* **Reading text**
______

I have fit it with a "power" fit, but it's not as good at all.

Any ideas?

### Re: Problems Solving Quadratic Fit

try to use "polynomical fit", second order

but indeed, Excel seems to have a "problem" when interchanging the axis.

### Re: Problems Solving Quadratic Fit

The 2nd order polynomial fit is what I used. We also tried plugging the polynomial fit/data into the Igor graphing program and got the same results as excel. It might be some weird math thing. I was hoping that someone had a good trick to pull off what I described above.

### Re: Problems Solving Quadratic Fit

I'm sorry, I'm not totally clear what you're doing. Can I just check this is the situation:

You have a calibration curve of Peak Area (Y) versus Amount (X) which works well as a quadratic fit.
You therefore have an equation Area = a*Amt^2 + b*Amt + c where you know a, b, c
You are now trying to find Amt in unknown samples from Area.
This should be fairly straightforward in that you can rearrange the equation to
0 = a*Amt^2 + b*Amt + (c-Area)
and solve this using the well-known
Amt = (-b PlusOrMinus square-root[b^2 - 4ac])/2a
99% of the time this ought to give you the right answer. If it isn't doing so, there are two things that can be going wrong.
Firstly, obviously, your low-concentration points may actually be fractionally a long way from the calibration curve but you don't see it when you look at the curve because all the values are small. This will give big percentage errors in any measured samples at low concentrations. This is a real problem in the analysis side of things, and not a mere matter of maths.
Secondly, if you're really unlucky (but it's never happened to me) the standard equation for solving quadratics as above isn't the most numerically stable. Textbooks recommend you calculate:
q = -0.5*[b + sign(b)*squareroot(b^2-4ac)]
after which the solutions are q/a and c/q (of which of course only one is relevant in your case; the other will probably be negative).

In my hands, the most likely thing to go wrong is me mistyping the equations in Excel.

### Re: Problems Solving Quadratic Fit

What we have found to be a good solution is to take the natural log of both the area counts and the concentration. We plot this, the result is linear and we can do our calculations this way.

Thanks for the help, those of you who responded!

### Re: Problems Solving Quadratic Fit

Which textbooks do you recomend to get a detailed understanding of this (using quadratic equation to calculate unknown conc. from non-linear std curve)?

______

* **Set problem 1**
For each statement about the forum thread on quadratic fits, answer yes or no according to the thread, and quote the thread's words that decide it: (a) One reply says that running the fit in Igor gave the same results as Excel. (b) The solution that was found uses the natural log of the area counts only. (c) The person who explains the quadratic formula has often run into its numerical instability.
* **Set problem 2**
In the forum thread on quadratic fits, what does the person who gives the quadratic formula call the most likely thing to go wrong?
* **Set problem 3**
Carry on the forum thread on quadratic fits, starting right after its last post.
The material after the thread isn't needed for anything here.

* **Data**
______

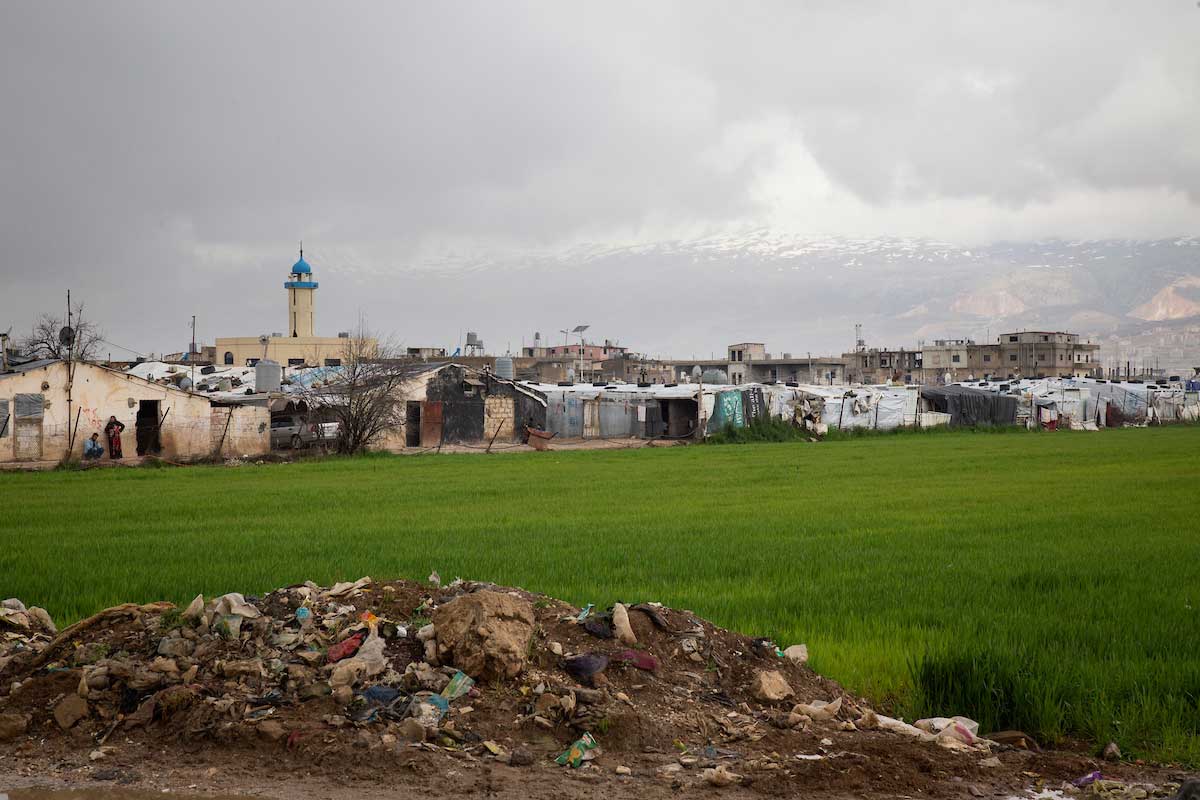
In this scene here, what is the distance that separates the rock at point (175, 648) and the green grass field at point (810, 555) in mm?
3116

______

* **Task answer 1**
(a) Yes: "got the same results as excel"
(b) No: "take the natural log of both the area counts and the concentration"
(c) No: "but it's never happened to me"

* **Task answer 2**
Mistyping the equations in Excel.

* **Task answer 3**
lmh wrote:
I'm sorry, I'm not totally clear what you're doing. Can I just check this is the situation:

You have a calibration curve of Peak Area (Y) versus Amount (X) which works well as a quadratic fit.
You therefore have an equation Area = a*Amt^2 + b*Amt + c where you know a, b, c
You are now trying to find Amt in unknown samples from Area.
This should be fairly straightforward in that you can rearrange the equation to
0 = a*Amt^2 + b*Amt + (c-Area)
and solve this using the well-known
Amt = (-b PlusOrMinus square-root[b^2 - 4ac])/2a
99% of the time this ought to give you the right answer. If it isn't doing so, there are two things that can be going wrong.
Firstly, obviously, your low-concentration points may actually be fractionally a long way from the calibration curve but you don't see it when you look at the curve because all the values are small. This will give big percentage errors in any measured samples at low concentrations. This is a real problem in the analysis side of things, and not a mere matter of maths.
Secondly, if you're really unlucky (but it's never happened to me) the standard equation for solving quadratics as above isn't the most numerically stable. Textbooks recommend you calculate:
q = -0.5*[b + sign(b)*squareroot(b^2-4ac)]
after which the solutions are q/a and c/q (of which of course only one is relevant in your case; the other will probably be negative).

In my hands, the most likely thing to go wrong is me mistyping the equations in Excel.

### Re: Problems Solving Quadratic Fit

this is a very ancient thread; there has been a more informative version, more recently, but I can't find it.

Short answer: I personally recommend that people stick to using chromatography software packages to do their calibrations, and avoid setting up calibration curves in Excel if at all possible. It is very rare for it to be genuinely necessary. Chromatography software is designed for the purpose and does it better: it will allow you to combine appropriate curves-shapes with weighting of points, and all at the tick of a few boxes.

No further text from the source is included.